“The Death of Nancy Drew” Comic Book Announcement Met With Controversy
New series follows "Nancy Drew & The Hardy Boys: The Big Lie"
How do you celebrate the 90th anniversary of the debut of iconic sleuth Nancy Drew — a fictional crime-solver whose fans include Ruth Bader Ginsburg and crime writer Laura Lippman? Dynamite Entertainment has sparked controversy for their birthday plans for Drew, which include…killing her off?
If the title of the forthcoming comic book Nancy Drew & the Hardy Boys: The Death of Nancy Drew is any indication, Drew’s next case will involve her as the victim, rather than the investigator. Polygon’s Emily Heller reports that writer Anthony Del Col, who previously wrote Nancy Drew & The Hardy Boys: The Big Lie, will be joined by artist Joe Eisma for the book. The series is set to debut in April.
It will surprise few people that the announcement that a beloved character will be apparently killed off as part of an anniversary event was not greeted with unanimous praise.
It’s entirely possible — even likely — that Drew’s death is the kind of thing that could be undone via twist or misdirection; even so, the idea of a long-running female character’s death being investigated by two men has left a number of people unimpressed, to say the least.
Canonically, Hardy Boys don’t even SOLVE mysteries. They like, run out of gas in their boat and get stuck on an island with a smuggler or something.
— The Second Shelf (@secondshelfbks) January 24, 2020
At least one acclaimed author made the case for an alternate take on the Nancy Drew/Hardy Boys team-up. Sam Sykes tweeted:
do a story where Nancy Drew murders the Hardy Boys herself and then has to solve it https://t.co/wRKsgpw6bJ
— Sam Sykes (@SamSykesSwears) January 23, 2020
And in a longer thread, science fiction writer Chuck Wendig made a few incisive points about the premise of the series.
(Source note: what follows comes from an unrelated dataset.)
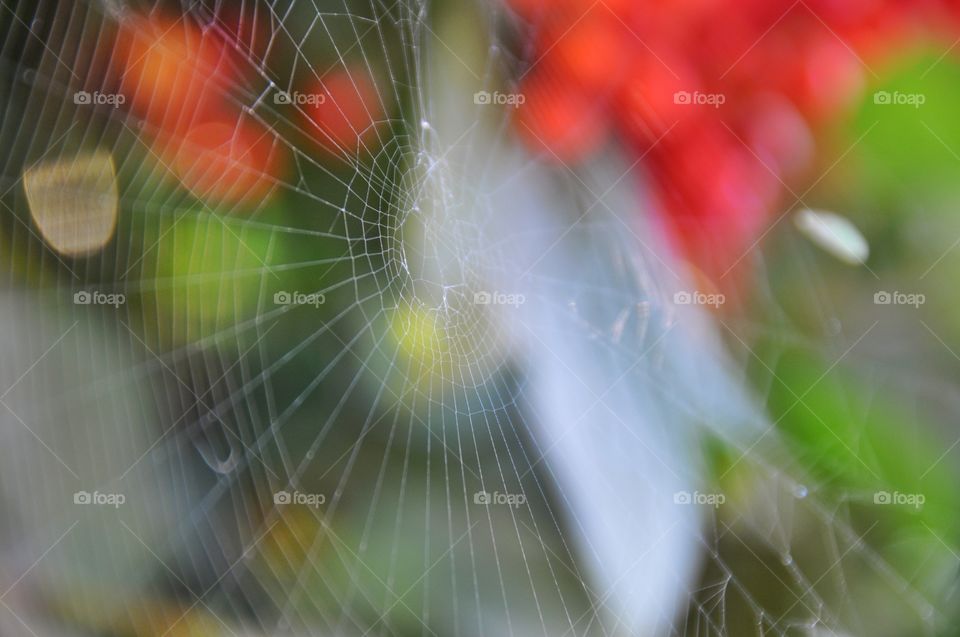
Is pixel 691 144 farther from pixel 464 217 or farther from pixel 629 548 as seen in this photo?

Some are hoping the story is her faking her death, and honestly, it probably is — but still:
a) a really bad look and starts off on a nasty foot
b) still ultimately removes her from the narrative to center the fucking Hardy Boys
c) isn't written by, or drawn by, any women
— Chuck Wendig (@ChuckWendig) January 24, 2020
Specifically, that depriving such a character of agency as part of an event in conjunction with a milestone is a bad luck — especially when it’s the Hardy Boys who are tasked with mystery-solving duties. It’s not exactly the anniversary celebration most readers saw coming.